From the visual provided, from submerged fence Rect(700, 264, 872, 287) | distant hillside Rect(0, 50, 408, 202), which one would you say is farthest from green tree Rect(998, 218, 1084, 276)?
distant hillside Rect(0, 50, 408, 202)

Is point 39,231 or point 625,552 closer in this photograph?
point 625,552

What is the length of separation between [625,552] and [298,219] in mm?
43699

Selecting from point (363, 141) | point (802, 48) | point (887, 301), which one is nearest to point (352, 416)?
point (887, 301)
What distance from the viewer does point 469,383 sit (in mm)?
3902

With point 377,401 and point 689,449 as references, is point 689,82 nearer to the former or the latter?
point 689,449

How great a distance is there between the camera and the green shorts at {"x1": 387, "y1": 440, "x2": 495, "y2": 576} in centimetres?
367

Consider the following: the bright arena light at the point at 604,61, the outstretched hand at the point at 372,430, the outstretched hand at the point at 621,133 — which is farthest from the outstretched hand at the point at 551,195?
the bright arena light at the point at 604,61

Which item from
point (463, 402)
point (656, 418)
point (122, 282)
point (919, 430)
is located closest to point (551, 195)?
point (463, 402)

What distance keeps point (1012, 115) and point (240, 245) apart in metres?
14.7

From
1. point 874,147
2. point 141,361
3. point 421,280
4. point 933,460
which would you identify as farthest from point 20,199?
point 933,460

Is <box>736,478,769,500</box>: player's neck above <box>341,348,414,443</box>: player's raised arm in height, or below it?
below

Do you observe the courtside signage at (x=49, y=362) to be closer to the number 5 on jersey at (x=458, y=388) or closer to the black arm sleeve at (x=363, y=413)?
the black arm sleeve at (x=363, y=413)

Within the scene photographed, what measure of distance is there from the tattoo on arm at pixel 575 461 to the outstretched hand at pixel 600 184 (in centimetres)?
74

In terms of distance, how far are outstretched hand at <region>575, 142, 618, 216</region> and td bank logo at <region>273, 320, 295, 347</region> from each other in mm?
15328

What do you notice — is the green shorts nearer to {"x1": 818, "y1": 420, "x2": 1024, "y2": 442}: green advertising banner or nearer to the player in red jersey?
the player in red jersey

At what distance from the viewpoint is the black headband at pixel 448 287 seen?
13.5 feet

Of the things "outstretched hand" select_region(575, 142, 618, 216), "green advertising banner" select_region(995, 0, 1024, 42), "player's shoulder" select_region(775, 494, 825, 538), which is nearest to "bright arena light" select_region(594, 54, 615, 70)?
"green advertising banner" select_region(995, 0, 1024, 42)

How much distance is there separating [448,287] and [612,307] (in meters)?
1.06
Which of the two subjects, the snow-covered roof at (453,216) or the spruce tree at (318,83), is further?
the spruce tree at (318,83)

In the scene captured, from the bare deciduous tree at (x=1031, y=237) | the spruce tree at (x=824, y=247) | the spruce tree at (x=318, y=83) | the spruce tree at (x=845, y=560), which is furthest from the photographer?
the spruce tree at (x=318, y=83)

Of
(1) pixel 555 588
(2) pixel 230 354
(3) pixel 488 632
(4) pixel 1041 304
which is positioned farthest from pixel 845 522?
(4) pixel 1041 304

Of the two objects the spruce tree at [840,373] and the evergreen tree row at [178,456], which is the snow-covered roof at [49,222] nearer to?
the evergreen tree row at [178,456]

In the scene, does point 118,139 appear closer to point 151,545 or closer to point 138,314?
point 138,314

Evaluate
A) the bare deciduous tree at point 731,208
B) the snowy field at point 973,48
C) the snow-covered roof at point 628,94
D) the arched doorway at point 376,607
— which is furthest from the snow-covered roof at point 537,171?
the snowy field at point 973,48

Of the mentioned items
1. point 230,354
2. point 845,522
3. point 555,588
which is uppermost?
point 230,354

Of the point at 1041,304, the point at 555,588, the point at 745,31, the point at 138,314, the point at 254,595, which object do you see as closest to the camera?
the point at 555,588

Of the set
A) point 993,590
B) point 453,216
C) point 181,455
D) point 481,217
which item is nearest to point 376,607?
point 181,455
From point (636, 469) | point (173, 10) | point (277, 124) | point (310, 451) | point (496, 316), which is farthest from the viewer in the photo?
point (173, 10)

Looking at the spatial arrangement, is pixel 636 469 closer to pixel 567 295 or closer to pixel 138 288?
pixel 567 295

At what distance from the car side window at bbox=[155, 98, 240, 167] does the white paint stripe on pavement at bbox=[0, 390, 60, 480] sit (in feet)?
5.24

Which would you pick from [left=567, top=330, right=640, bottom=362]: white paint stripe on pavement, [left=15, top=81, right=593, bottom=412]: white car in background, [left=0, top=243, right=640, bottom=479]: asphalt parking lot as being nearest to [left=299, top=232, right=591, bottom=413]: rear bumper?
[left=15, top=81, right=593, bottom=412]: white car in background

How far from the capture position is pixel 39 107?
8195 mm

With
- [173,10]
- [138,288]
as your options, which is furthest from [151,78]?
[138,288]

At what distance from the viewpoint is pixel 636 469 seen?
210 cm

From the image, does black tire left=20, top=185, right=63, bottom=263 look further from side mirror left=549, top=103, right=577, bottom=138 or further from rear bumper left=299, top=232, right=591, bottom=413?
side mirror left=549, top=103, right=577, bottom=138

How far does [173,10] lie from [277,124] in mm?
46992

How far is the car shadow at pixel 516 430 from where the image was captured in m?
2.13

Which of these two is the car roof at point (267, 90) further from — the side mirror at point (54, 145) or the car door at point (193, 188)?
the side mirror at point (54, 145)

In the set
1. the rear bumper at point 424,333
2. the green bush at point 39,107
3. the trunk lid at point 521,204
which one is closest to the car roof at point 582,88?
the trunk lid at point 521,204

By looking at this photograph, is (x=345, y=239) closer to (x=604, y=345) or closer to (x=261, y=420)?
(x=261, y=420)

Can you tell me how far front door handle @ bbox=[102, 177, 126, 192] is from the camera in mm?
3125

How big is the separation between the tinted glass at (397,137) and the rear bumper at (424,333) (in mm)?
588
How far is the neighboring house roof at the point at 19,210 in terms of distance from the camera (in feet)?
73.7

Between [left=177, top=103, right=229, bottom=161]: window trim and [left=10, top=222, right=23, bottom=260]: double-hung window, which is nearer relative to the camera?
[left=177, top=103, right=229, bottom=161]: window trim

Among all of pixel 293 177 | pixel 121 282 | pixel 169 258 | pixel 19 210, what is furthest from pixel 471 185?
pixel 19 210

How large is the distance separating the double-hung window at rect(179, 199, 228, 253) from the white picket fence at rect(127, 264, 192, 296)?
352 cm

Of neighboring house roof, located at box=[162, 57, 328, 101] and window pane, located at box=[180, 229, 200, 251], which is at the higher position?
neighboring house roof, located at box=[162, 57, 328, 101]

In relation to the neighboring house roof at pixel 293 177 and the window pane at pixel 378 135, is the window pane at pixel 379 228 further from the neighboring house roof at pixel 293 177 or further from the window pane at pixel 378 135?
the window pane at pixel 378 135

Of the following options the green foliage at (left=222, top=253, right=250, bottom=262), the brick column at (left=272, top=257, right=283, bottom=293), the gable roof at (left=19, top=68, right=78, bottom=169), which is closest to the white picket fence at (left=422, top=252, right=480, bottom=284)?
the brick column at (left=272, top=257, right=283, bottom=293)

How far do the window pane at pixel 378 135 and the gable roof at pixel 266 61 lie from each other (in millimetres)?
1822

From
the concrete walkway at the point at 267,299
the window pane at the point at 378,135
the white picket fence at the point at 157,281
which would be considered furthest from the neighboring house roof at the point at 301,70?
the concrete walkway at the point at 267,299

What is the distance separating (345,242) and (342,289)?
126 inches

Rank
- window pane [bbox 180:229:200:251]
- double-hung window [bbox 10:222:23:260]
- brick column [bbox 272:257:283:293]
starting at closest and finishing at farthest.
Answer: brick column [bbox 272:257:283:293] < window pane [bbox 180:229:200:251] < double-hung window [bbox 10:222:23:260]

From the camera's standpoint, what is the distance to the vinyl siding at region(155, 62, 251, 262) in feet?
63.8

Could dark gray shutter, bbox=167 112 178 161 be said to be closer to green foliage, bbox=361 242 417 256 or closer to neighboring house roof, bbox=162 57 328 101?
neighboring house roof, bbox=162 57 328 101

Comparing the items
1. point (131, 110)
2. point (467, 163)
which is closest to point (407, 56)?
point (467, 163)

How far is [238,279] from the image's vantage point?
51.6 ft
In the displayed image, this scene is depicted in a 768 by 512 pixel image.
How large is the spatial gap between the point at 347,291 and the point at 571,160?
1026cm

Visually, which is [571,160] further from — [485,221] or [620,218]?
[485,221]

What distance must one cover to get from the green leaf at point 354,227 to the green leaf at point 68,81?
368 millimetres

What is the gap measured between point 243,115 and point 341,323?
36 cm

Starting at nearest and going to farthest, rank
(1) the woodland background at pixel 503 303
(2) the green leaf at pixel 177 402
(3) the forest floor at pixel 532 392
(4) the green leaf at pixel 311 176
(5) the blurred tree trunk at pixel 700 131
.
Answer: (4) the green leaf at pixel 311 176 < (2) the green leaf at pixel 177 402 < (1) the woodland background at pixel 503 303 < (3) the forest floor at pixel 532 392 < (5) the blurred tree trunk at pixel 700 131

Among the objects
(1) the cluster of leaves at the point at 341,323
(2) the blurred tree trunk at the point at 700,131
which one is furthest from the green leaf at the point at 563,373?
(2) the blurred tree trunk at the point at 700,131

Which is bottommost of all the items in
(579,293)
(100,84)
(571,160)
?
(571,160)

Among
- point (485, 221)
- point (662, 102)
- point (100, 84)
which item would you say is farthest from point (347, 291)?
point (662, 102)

========================================================================

## Task prompt
Quote only the lines from the line containing "Visually, which is" through the end of the entries, keeping the first and the last.

## Task solution
Visually, which is [571,160] further from — [485,221] or [620,218]?
[485,221]

What distance must one cover to get from the green leaf at point 354,227 to the green leaf at point 68,81?
368 millimetres

What is the gap measured between point 243,115 and point 341,323?
36 cm

Starting at nearest and going to farthest, rank
(1) the woodland background at pixel 503 303
(2) the green leaf at pixel 177 402
(3) the forest floor at pixel 532 392
(4) the green leaf at pixel 311 176
(5) the blurred tree trunk at pixel 700 131
.
Answer: (4) the green leaf at pixel 311 176 < (2) the green leaf at pixel 177 402 < (1) the woodland background at pixel 503 303 < (3) the forest floor at pixel 532 392 < (5) the blurred tree trunk at pixel 700 131

Among the objects
(1) the cluster of leaves at the point at 341,323
(2) the blurred tree trunk at the point at 700,131
which one is furthest from the green leaf at the point at 563,373?
(2) the blurred tree trunk at the point at 700,131

Which is bottommost of all the items in
(579,293)
(100,84)
(571,160)
?
(571,160)

Among
- point (485, 221)
- point (662, 102)
- point (100, 84)
which item would you say is farthest from point (347, 291)?
point (662, 102)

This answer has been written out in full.